Department of Molecular and Cell Biology and The Cancer Research Laboratory, University of California at Berkeley, Berkeley, California 94720-3200

Address all correspondence and requests for reprints to: Gary L. Firestone, Department of Molecular and Cell Biology, 591 Life Sciences Addition, University of California at Berkeley, Berkeley, California 94720-3200. E-mail: glfire{at}berkeley.edu.

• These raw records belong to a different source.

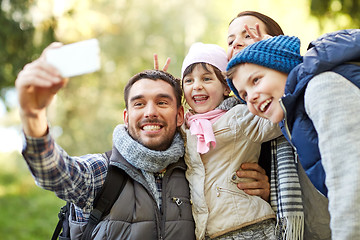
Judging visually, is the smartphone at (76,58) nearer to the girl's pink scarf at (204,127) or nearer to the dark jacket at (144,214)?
the dark jacket at (144,214)

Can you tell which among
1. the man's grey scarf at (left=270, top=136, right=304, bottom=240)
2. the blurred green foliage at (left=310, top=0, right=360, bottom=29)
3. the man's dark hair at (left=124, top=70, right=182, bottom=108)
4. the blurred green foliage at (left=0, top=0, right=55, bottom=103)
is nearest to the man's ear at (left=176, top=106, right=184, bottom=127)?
the man's dark hair at (left=124, top=70, right=182, bottom=108)

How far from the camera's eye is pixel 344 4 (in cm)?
587

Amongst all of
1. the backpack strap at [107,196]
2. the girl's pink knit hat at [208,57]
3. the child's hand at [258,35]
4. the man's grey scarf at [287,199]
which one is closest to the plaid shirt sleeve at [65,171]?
the backpack strap at [107,196]

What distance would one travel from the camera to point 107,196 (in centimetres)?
237

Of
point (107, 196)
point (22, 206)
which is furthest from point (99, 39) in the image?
point (107, 196)

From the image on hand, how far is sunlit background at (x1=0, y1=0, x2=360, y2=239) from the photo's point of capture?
725 centimetres

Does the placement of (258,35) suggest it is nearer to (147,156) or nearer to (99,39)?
(147,156)

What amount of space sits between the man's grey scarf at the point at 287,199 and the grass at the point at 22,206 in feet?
24.8

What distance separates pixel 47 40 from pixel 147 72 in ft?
17.8

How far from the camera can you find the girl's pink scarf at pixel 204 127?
2.45 metres

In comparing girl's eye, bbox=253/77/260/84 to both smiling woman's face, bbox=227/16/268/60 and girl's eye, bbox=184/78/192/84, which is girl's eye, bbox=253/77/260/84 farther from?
girl's eye, bbox=184/78/192/84

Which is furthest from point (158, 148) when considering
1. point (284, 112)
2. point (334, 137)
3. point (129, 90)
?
point (334, 137)

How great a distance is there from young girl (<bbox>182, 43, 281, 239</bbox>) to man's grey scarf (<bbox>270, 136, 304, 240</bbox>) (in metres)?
0.09

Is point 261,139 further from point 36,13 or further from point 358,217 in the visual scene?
point 36,13
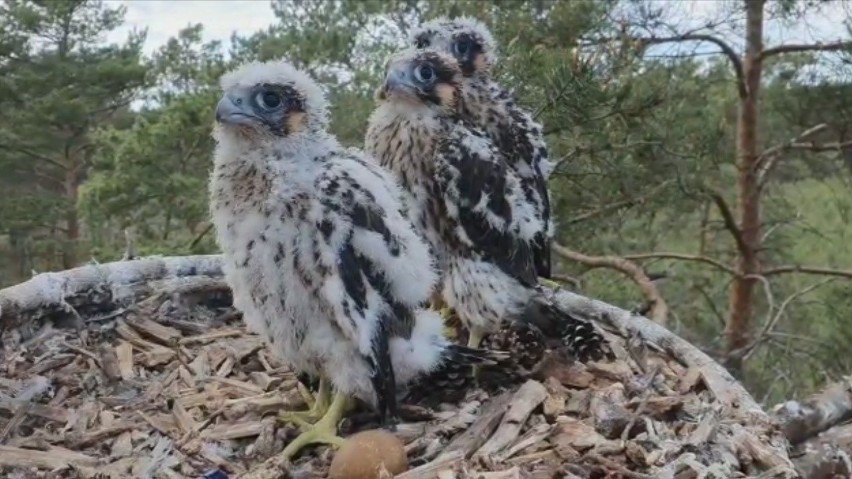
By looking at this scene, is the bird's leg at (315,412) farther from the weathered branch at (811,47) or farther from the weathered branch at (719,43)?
the weathered branch at (811,47)

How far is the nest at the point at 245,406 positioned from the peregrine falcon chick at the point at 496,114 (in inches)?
15.5

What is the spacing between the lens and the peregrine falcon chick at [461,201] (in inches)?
103

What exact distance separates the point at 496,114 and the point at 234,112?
1.00m

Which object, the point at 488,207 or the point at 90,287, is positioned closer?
the point at 488,207

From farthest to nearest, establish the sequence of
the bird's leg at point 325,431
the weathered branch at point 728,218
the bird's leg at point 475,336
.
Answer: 1. the weathered branch at point 728,218
2. the bird's leg at point 475,336
3. the bird's leg at point 325,431

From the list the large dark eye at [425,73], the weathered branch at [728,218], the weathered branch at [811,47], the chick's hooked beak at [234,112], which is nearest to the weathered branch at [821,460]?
the large dark eye at [425,73]

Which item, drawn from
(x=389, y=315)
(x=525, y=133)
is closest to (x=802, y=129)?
(x=525, y=133)

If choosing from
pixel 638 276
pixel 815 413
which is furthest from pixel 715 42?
pixel 815 413

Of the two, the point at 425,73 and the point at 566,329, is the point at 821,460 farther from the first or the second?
the point at 425,73

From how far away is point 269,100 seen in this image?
2189 millimetres

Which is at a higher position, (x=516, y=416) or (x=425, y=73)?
(x=425, y=73)

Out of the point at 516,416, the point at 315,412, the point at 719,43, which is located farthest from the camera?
the point at 719,43

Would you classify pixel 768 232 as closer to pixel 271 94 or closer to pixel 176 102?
pixel 176 102

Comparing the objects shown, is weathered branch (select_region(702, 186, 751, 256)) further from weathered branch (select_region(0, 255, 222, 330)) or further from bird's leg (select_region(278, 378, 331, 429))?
bird's leg (select_region(278, 378, 331, 429))
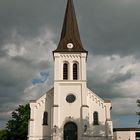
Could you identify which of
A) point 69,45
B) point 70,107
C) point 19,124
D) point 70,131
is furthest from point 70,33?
point 19,124

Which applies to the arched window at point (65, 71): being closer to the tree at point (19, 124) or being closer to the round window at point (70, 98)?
the round window at point (70, 98)

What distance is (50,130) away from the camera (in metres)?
35.9

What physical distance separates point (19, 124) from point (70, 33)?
63.0 feet

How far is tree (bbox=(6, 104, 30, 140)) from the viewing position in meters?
48.3

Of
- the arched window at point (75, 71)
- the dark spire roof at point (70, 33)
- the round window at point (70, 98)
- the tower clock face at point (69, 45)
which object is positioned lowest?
the round window at point (70, 98)

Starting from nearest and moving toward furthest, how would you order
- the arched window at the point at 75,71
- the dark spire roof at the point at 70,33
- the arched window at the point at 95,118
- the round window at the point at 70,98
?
1. the arched window at the point at 95,118
2. the round window at the point at 70,98
3. the arched window at the point at 75,71
4. the dark spire roof at the point at 70,33

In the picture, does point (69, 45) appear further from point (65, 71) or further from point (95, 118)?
point (95, 118)

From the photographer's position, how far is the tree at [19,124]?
4834 centimetres

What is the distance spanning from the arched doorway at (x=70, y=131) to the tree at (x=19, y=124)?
15004 millimetres

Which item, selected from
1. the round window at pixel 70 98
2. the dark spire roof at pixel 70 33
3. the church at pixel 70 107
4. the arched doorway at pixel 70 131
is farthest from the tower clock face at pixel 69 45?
the arched doorway at pixel 70 131

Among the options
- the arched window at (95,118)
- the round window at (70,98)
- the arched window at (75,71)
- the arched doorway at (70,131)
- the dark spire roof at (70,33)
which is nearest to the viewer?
the arched doorway at (70,131)

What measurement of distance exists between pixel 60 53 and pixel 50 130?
10261 millimetres

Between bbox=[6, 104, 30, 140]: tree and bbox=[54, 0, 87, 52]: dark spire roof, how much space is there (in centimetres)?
1686

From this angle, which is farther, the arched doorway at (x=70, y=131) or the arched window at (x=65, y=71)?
the arched window at (x=65, y=71)
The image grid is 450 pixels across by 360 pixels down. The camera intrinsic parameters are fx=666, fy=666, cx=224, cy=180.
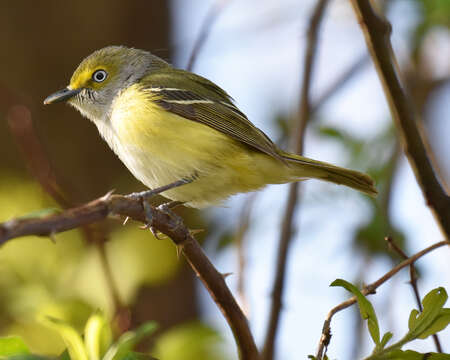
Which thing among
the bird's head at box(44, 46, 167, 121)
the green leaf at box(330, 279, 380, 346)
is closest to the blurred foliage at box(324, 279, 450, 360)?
the green leaf at box(330, 279, 380, 346)

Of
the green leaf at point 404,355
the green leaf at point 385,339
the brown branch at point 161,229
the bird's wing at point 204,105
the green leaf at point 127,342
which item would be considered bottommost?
the green leaf at point 127,342

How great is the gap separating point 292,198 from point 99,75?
1503 mm

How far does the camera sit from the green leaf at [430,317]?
1.81m

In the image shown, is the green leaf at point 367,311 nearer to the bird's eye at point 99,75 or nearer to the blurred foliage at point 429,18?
the bird's eye at point 99,75

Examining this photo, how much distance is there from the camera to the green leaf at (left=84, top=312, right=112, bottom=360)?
1.78 metres

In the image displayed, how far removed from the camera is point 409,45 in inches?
217

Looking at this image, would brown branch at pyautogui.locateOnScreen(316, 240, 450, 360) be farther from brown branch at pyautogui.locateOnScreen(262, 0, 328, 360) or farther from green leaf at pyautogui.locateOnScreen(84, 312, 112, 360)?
brown branch at pyautogui.locateOnScreen(262, 0, 328, 360)

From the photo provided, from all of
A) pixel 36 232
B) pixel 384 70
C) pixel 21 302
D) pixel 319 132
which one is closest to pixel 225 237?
pixel 319 132

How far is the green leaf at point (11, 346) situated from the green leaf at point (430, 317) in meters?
1.01

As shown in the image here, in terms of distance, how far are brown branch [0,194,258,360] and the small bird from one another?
1092mm

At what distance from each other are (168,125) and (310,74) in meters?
0.94

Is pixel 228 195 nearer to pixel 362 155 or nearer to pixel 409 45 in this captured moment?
pixel 362 155

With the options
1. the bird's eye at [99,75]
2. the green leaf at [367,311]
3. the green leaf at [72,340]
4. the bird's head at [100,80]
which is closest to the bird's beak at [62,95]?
the bird's head at [100,80]

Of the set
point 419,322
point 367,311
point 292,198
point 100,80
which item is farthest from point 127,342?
point 100,80
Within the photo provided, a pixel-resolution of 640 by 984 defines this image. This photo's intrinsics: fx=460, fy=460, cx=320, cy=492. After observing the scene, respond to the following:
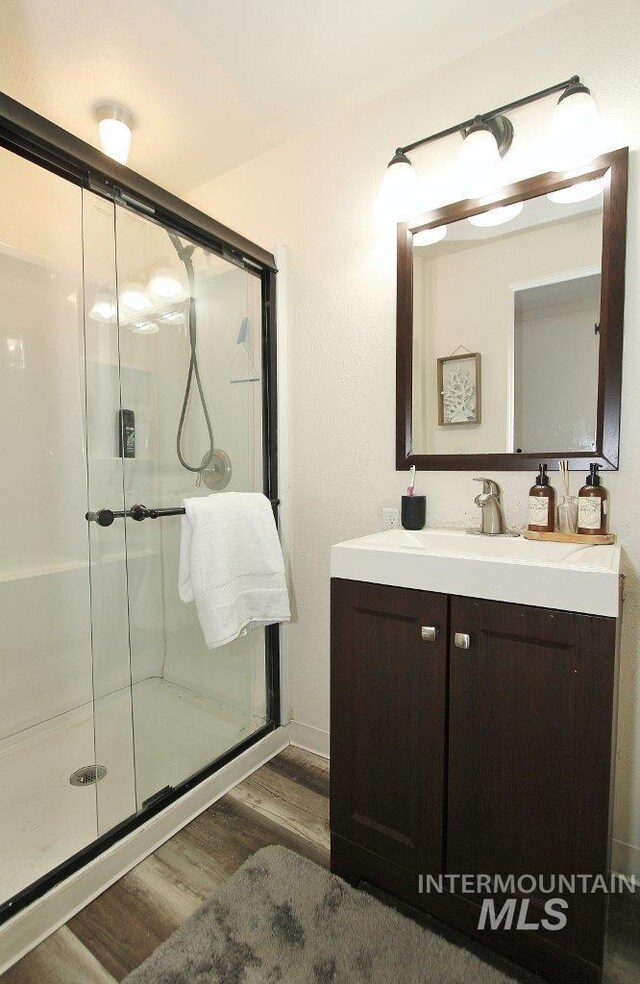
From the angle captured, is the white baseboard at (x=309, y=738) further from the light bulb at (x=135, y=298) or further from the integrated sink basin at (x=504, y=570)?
the light bulb at (x=135, y=298)

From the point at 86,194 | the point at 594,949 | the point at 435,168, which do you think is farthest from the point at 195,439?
the point at 594,949

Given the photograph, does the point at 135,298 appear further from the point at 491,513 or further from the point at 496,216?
the point at 491,513

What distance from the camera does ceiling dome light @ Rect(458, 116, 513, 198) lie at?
4.16 ft

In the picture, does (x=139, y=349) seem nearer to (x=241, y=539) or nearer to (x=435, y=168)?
(x=241, y=539)

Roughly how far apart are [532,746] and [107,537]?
48.2 inches

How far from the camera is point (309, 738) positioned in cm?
182

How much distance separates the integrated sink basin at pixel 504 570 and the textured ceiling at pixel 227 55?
1461 millimetres

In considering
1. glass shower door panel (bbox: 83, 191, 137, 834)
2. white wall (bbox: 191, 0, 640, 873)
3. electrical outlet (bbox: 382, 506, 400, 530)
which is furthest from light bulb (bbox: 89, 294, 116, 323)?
electrical outlet (bbox: 382, 506, 400, 530)

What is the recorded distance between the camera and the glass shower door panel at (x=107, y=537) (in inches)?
53.1

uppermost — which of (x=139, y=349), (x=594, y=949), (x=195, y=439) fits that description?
(x=139, y=349)

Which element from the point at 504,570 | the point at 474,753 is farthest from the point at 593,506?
the point at 474,753

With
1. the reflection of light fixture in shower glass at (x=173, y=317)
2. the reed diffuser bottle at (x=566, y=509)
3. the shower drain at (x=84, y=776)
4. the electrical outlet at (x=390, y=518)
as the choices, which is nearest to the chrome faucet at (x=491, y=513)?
the reed diffuser bottle at (x=566, y=509)

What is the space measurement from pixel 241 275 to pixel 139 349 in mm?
533

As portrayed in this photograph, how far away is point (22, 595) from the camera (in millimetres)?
1794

Glucocorticoid hormones stimulate adherens junction and tight junction formation in Con8 mammary epithelial tumor cells and induce the production of a stable nonphosphorylated ß-catenin protein localized exclusively to the cell periphery. Glycogen synthase kinase-3 (GSK3) phosphorylation of ß-catenin is known to trigger the degradation of this adherens junction protein, suggesting that steroid-activated cascades may be targeting this protein kinase. We now demonstrate that treatment with the synthetic glucocorticoid dexamethasone induces the ubiquitin-26S proteasome-mediated degradation of GSK3 protein with no change in GSK3 transcript levels. In transfected cells, deletion of the N-terminal nine amino acids or mutation of the serine-9 phosphorylation site on GSK3-ß prevented its glucocorticoid-induced degradation. Expression of stabilized GSK3 mutant proteins ablated the glucocorticoid-induced tight junction sealing and resulted in production of a nonphosphorylated ß-catenin that localizes to both the nucleus and the cell periphery in steroid-treated cells. Serine-9 on GSK3 can be phosphorylated by Sgk (serum- and glucocorticoid-induced protein kinase) and by Akt. Expression of dominant-negative forms of either Sgk- or Akt-inhibited glucocorticoid induced GSK3 ubiquitination and degradation and disrupted the dexamethasone-induced effects on ß-catenin dynamics. Furthermore, the steroid-induced tight junction sealing is attenuated in cells expressing dominant-negative forms of either Sgk or Akt, although the effect of blunting Sgk signaling was significantly greater. Taken together, we have uncovered a new cellular cascade in which Sgk and Akt trigger the glucocorticoid-regulated phosphorylation, ubiquitination, and degradation of GSK3, which alters ß-catenin dynamics, leading to the formation of adherens junctions and tight junction sealing.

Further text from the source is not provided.